Just about everyone who is a serious cook has Allspice in their kitchen. It’s commonly associated with Caribbean cuisine and Middle Eastern flavors. But where does this terrific spice come from and what can it do for us?
History puts allspice back to the days of Christopher Columbus. The herb has been growing wild for centuries in Southern Mexico, Central America, Greater Antilles, and many surrounding areas. Its green berries , not yet ripe, can be sun-dried. Once dried, the berries are ground into powder. To obtain a longer shelf life though, they can be stored as berries and ground upon demand (as with Peppercorns). This also makes it more potent and aromatic.
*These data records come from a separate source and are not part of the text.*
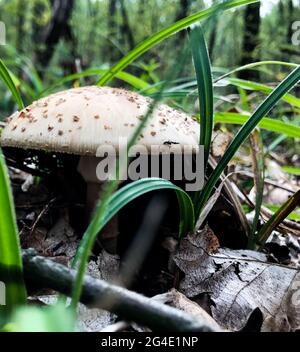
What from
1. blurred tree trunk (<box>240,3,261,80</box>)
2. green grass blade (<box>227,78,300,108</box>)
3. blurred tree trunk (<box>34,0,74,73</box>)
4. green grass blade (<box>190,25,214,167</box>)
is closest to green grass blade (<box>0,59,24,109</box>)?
green grass blade (<box>190,25,214,167</box>)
Known to some as Kurundu, Pimenta, Newspice, Clove Pepper or Myrtle Pepper, Allspice is not only used for flavoring. As you may have suspected, it contains many medicinal properties, hence its interest to Healing Herb Info
Allspice is used mainly as an anti-gas agent. For those of you who are spending a lot of money on products that don’t really work, consider making a cup of tea (or just mix up the powder in water) from Allspice as an alternative. Not only is it used in the treatment of gas and diarrhea, but added to your bathwater or used as an ointment it soothes rheumatism and neuralgia, as well as having an anesthetic effect.